++++ Input data

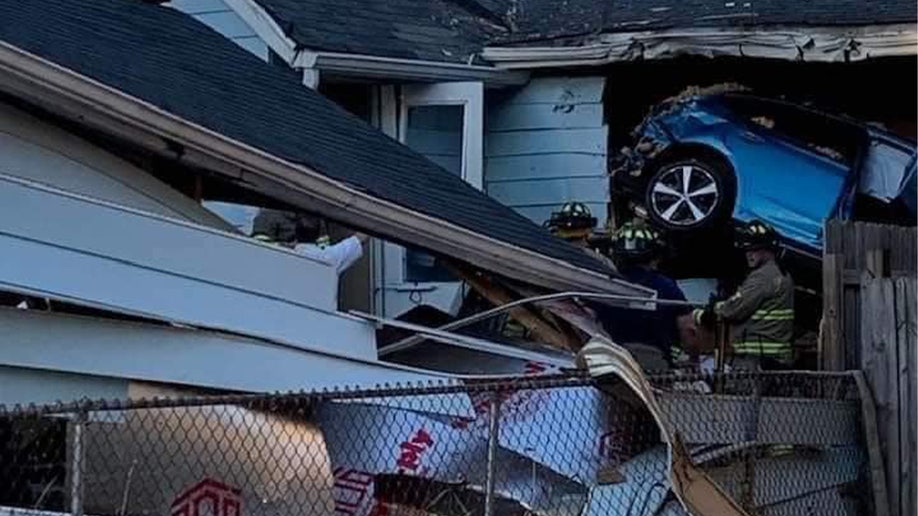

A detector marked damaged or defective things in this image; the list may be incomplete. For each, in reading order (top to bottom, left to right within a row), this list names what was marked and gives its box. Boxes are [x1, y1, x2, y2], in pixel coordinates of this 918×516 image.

broken siding panel [167, 0, 268, 60]
damaged wall siding [166, 0, 270, 60]
torn roofing material [255, 0, 506, 63]
torn roofing material [496, 0, 918, 44]
torn roofing material [0, 0, 640, 290]
broken siding panel [486, 75, 608, 225]
damaged wall siding [486, 77, 616, 228]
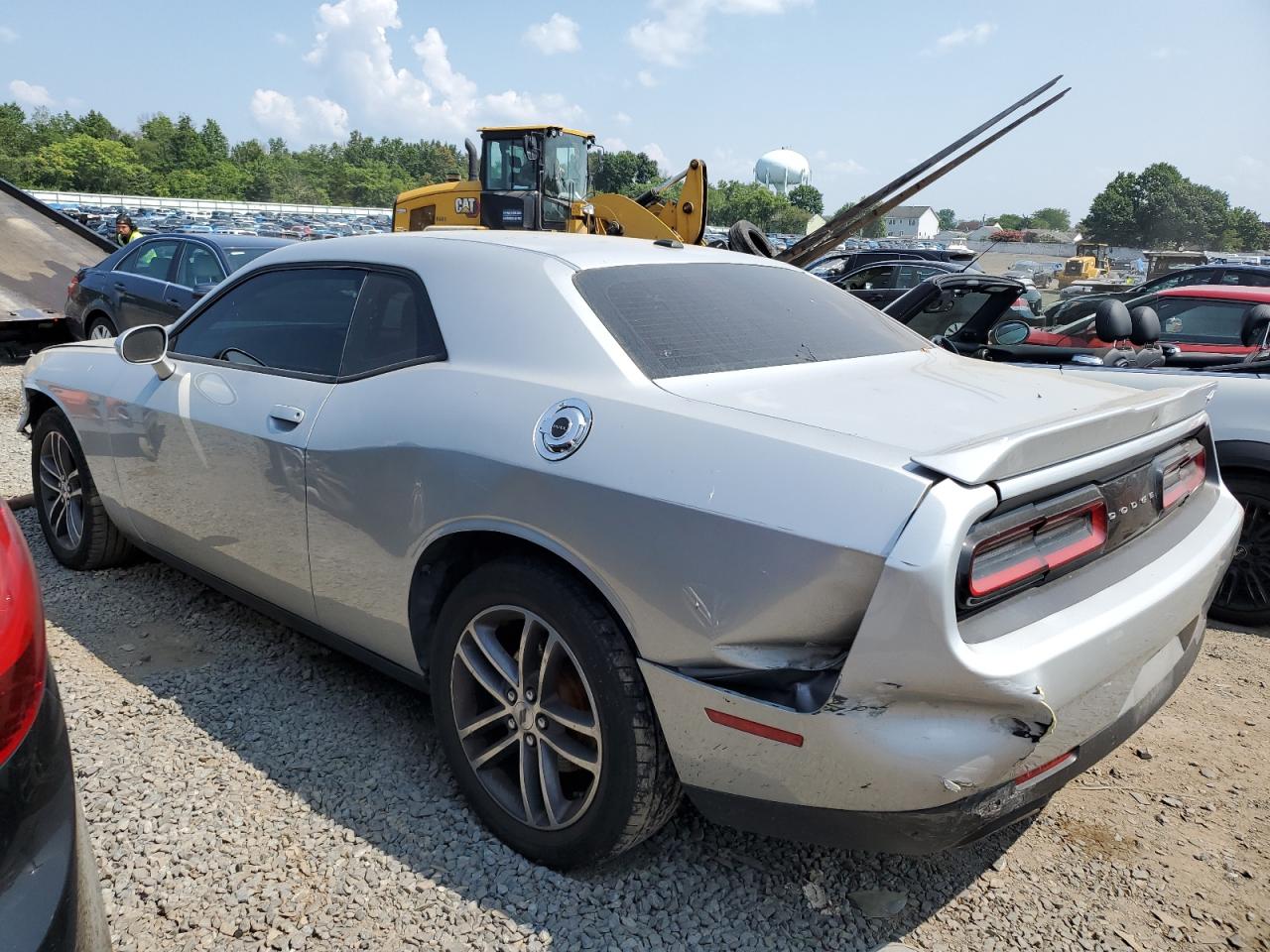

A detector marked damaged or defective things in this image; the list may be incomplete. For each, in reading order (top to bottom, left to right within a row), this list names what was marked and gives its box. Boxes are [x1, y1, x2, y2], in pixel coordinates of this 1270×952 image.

wrecked vehicle [22, 230, 1238, 865]
rear bumper damage [683, 619, 1199, 857]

++++++++

> _Work to do_
Output everything from the start of the entries down to the line containing "damaged wall siding [486, 77, 616, 228]" as a two-column CSV with the headers input and output. Give one row per entry, put its text and its answer each in a single quoted field with line breaks replaced by spaces, and leave the pictures out.

> _Task output_
input,output
"A detector marked damaged or defective things in this image; the list may be incomplete. For each, in reading order (top to bottom, left to right within a row), this list names what was marked and gives its box. Boxes are [x1, y1, x2, y2], in pixel coordinates of this 918×516 image.","broken siding panel [167, 0, 268, 60] damaged wall siding [166, 0, 270, 60] torn roofing material [255, 0, 506, 63] torn roofing material [496, 0, 918, 44] torn roofing material [0, 0, 640, 290] broken siding panel [486, 75, 608, 225] damaged wall siding [486, 77, 616, 228]"